_Texto_.
● ● ● ● ●

Acredito na bondade natural dos homens. Não é preciso o prêmio de um paraíso para que sejamos bons. Não almejo retribuição, neste mundo ou outro. Procuro ser bom porque gosto.


Tenho esperança. Apesar da maldade que vemos ainda espalhada pelo mundo, o homem encontrará um dia a paz do bem viver. Há momentos em que tudo parece perdido, mas sempre uma luz brilha à nossa frente. O ser humano tem melhorado bastante através dos tempos. Se voltarmos algumas páginas da história, veremos que houve maiores desgraças, o homem já foi perverso e ruim. Calamidades como o massacre de cristãos nos primeiros anos do Império Romano, não mais existirão. Não veremos outra vez os dias da Inquisição ou dos navios negreiros. O extermínio de judeus pelo nazismo é uma página definitivamente ultrapassada. Não mais teremos, no Brasil, ditaduras militares, ao que tudo indica.


Um moderno maniqueísmo, sem deuses nem demônios, fará que o bem finalmente vença o mal. O homem compreenderá um dia o amor é o caminho único para a felicidade. Pena que não viverei para presenciar esse final ditoso. Talvez ele só aconteça quando nossa espécie tiver para outro planeta.

● ● ● ● ●

_Problema a resolver_.
No texto sobre a bondade humana, qual é o motivo declarado para procurar ser bom?

_Informações fornecidas_.
● ● ● ● ●

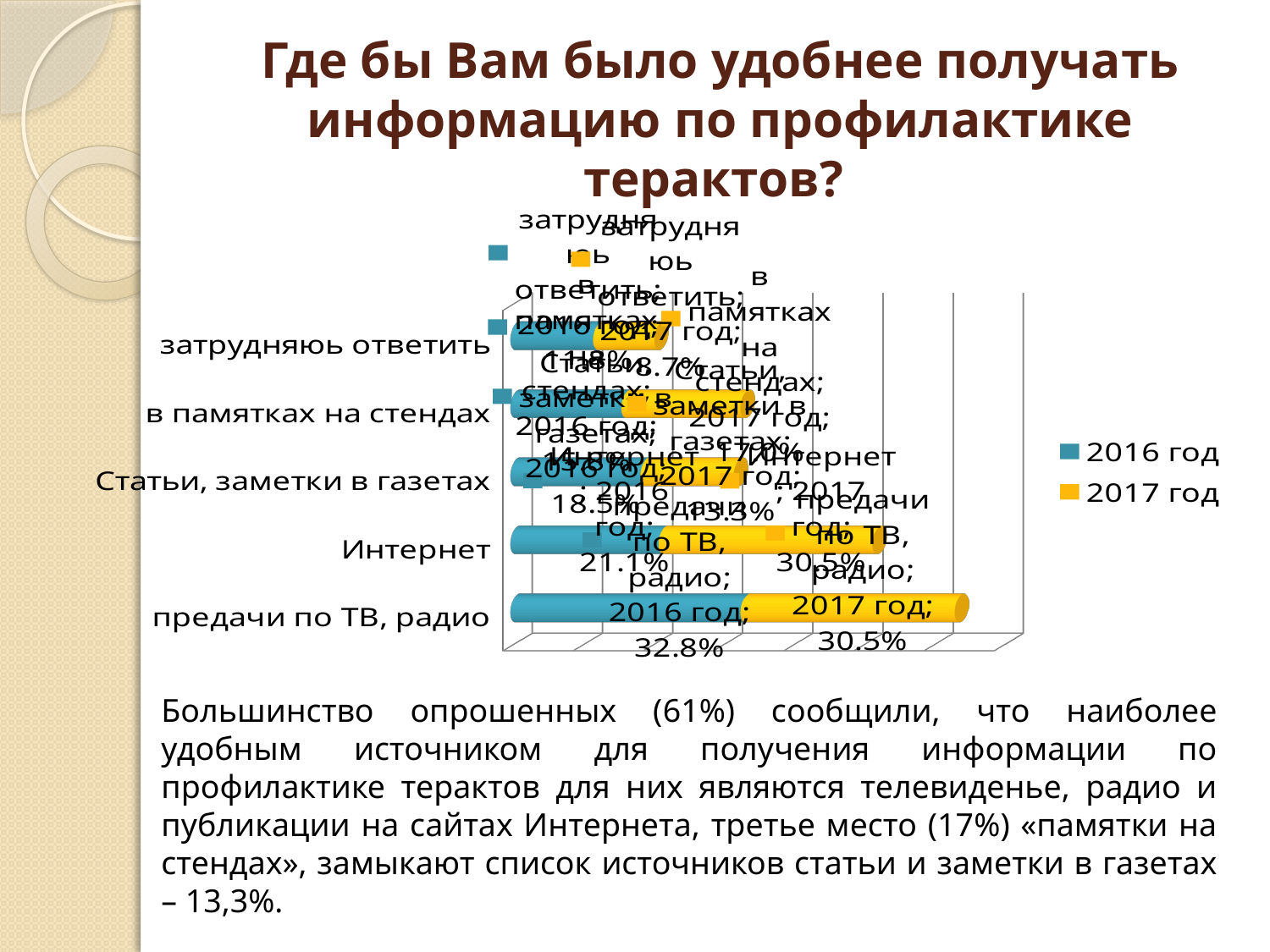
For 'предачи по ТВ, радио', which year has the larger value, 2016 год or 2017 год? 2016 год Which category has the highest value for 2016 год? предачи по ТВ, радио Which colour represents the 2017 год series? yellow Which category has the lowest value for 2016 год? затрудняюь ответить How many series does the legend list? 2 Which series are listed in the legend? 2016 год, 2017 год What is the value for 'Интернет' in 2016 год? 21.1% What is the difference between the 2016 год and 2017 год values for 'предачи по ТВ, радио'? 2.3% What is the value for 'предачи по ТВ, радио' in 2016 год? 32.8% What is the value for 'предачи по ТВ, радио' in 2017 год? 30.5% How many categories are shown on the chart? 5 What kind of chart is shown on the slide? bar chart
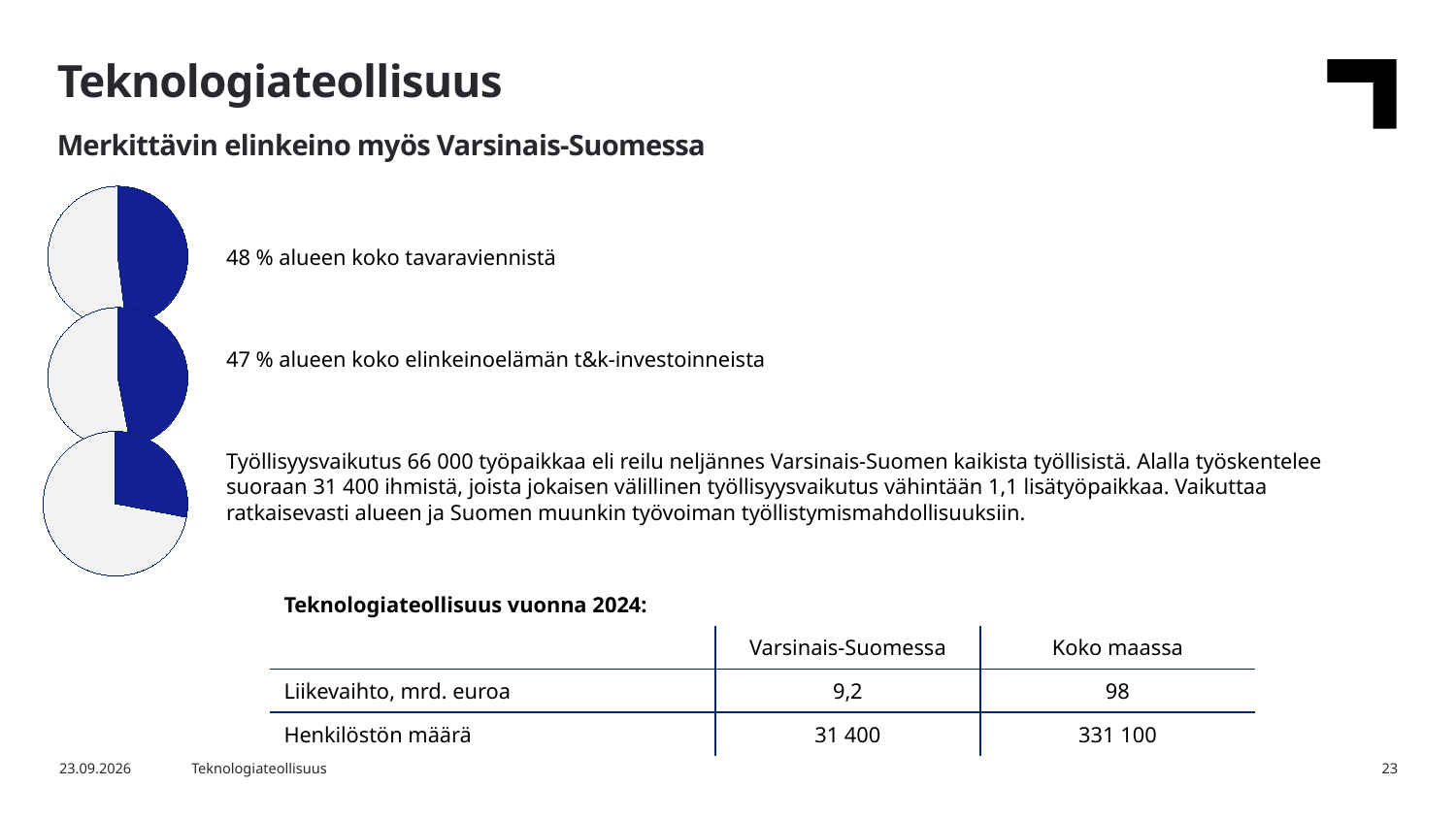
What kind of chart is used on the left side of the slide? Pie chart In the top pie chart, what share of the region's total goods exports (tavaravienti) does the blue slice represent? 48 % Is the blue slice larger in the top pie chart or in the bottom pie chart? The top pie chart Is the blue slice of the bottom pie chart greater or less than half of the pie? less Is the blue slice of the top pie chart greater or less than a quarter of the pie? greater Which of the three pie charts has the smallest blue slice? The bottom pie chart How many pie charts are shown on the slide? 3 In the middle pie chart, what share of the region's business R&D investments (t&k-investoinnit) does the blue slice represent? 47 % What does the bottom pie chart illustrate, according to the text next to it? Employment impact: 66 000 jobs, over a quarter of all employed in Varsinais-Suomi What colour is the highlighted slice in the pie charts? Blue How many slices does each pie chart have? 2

● ● ● ● ●

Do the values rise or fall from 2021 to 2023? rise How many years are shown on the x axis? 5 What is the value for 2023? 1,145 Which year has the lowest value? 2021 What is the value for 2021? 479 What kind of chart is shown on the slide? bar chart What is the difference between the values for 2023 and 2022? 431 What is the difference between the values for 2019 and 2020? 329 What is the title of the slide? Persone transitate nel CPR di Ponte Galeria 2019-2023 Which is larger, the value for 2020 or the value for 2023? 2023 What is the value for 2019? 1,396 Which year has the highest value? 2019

● ● ● ● ●

_Resultado da tarefa_.
O gosto de ser bom, e não a busca de retribuição neste mundo ou em outro.